[Stored items]

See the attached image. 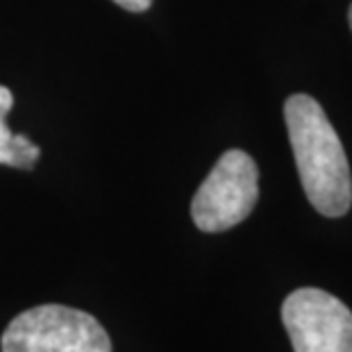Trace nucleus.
Here are the masks:
<instances>
[{
  "instance_id": "f257e3e1",
  "label": "nucleus",
  "mask_w": 352,
  "mask_h": 352,
  "mask_svg": "<svg viewBox=\"0 0 352 352\" xmlns=\"http://www.w3.org/2000/svg\"><path fill=\"white\" fill-rule=\"evenodd\" d=\"M284 121L307 200L318 214L339 219L352 205V175L343 144L325 109L307 94L284 102Z\"/></svg>"
},
{
  "instance_id": "f03ea898",
  "label": "nucleus",
  "mask_w": 352,
  "mask_h": 352,
  "mask_svg": "<svg viewBox=\"0 0 352 352\" xmlns=\"http://www.w3.org/2000/svg\"><path fill=\"white\" fill-rule=\"evenodd\" d=\"M3 352H111V341L91 314L39 305L7 325Z\"/></svg>"
},
{
  "instance_id": "7ed1b4c3",
  "label": "nucleus",
  "mask_w": 352,
  "mask_h": 352,
  "mask_svg": "<svg viewBox=\"0 0 352 352\" xmlns=\"http://www.w3.org/2000/svg\"><path fill=\"white\" fill-rule=\"evenodd\" d=\"M259 198V170L239 148L223 153L191 202V219L202 232H226L250 216Z\"/></svg>"
},
{
  "instance_id": "20e7f679",
  "label": "nucleus",
  "mask_w": 352,
  "mask_h": 352,
  "mask_svg": "<svg viewBox=\"0 0 352 352\" xmlns=\"http://www.w3.org/2000/svg\"><path fill=\"white\" fill-rule=\"evenodd\" d=\"M296 352H352V311L323 289H298L282 305Z\"/></svg>"
},
{
  "instance_id": "39448f33",
  "label": "nucleus",
  "mask_w": 352,
  "mask_h": 352,
  "mask_svg": "<svg viewBox=\"0 0 352 352\" xmlns=\"http://www.w3.org/2000/svg\"><path fill=\"white\" fill-rule=\"evenodd\" d=\"M0 164H7V166L14 168H32L36 164V160H32L30 155L16 148V144H14V132L10 130L3 114H0Z\"/></svg>"
},
{
  "instance_id": "423d86ee",
  "label": "nucleus",
  "mask_w": 352,
  "mask_h": 352,
  "mask_svg": "<svg viewBox=\"0 0 352 352\" xmlns=\"http://www.w3.org/2000/svg\"><path fill=\"white\" fill-rule=\"evenodd\" d=\"M116 5H121L123 10L127 12H146V10H151V5H153V0H114Z\"/></svg>"
},
{
  "instance_id": "0eeeda50",
  "label": "nucleus",
  "mask_w": 352,
  "mask_h": 352,
  "mask_svg": "<svg viewBox=\"0 0 352 352\" xmlns=\"http://www.w3.org/2000/svg\"><path fill=\"white\" fill-rule=\"evenodd\" d=\"M12 104H14V96H12V91H10L7 87L0 85V114L7 116V111L12 109Z\"/></svg>"
},
{
  "instance_id": "6e6552de",
  "label": "nucleus",
  "mask_w": 352,
  "mask_h": 352,
  "mask_svg": "<svg viewBox=\"0 0 352 352\" xmlns=\"http://www.w3.org/2000/svg\"><path fill=\"white\" fill-rule=\"evenodd\" d=\"M348 19H350V28H352V5H350V12H348Z\"/></svg>"
}]
</instances>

THE REQUEST
Which lines in the data above contain the string "fill"? Show each one in full.

FINAL RESULT
  "mask_svg": "<svg viewBox=\"0 0 352 352\" xmlns=\"http://www.w3.org/2000/svg\"><path fill=\"white\" fill-rule=\"evenodd\" d=\"M284 121L307 200L318 214L339 219L352 205V175L343 144L325 109L307 94L284 102Z\"/></svg>"
  "mask_svg": "<svg viewBox=\"0 0 352 352\" xmlns=\"http://www.w3.org/2000/svg\"><path fill=\"white\" fill-rule=\"evenodd\" d=\"M3 352H111V341L91 314L39 305L7 325Z\"/></svg>"
  "mask_svg": "<svg viewBox=\"0 0 352 352\" xmlns=\"http://www.w3.org/2000/svg\"><path fill=\"white\" fill-rule=\"evenodd\" d=\"M259 198V170L239 148L223 153L191 202V219L202 232H226L250 216Z\"/></svg>"
  "mask_svg": "<svg viewBox=\"0 0 352 352\" xmlns=\"http://www.w3.org/2000/svg\"><path fill=\"white\" fill-rule=\"evenodd\" d=\"M296 352H352V311L323 289H298L282 305Z\"/></svg>"
  "mask_svg": "<svg viewBox=\"0 0 352 352\" xmlns=\"http://www.w3.org/2000/svg\"><path fill=\"white\" fill-rule=\"evenodd\" d=\"M0 164H7V166L14 168H32L36 164V160H32L30 155L16 148V144H14V132L10 130L3 114H0Z\"/></svg>"
  "mask_svg": "<svg viewBox=\"0 0 352 352\" xmlns=\"http://www.w3.org/2000/svg\"><path fill=\"white\" fill-rule=\"evenodd\" d=\"M116 5H121L123 10L127 12H146V10H151V5H153V0H114Z\"/></svg>"
  "mask_svg": "<svg viewBox=\"0 0 352 352\" xmlns=\"http://www.w3.org/2000/svg\"><path fill=\"white\" fill-rule=\"evenodd\" d=\"M12 104H14V96H12V91H10L7 87L0 85V114L7 116V111L12 109Z\"/></svg>"
  "mask_svg": "<svg viewBox=\"0 0 352 352\" xmlns=\"http://www.w3.org/2000/svg\"><path fill=\"white\" fill-rule=\"evenodd\" d=\"M348 19H350V28H352V5H350V12H348Z\"/></svg>"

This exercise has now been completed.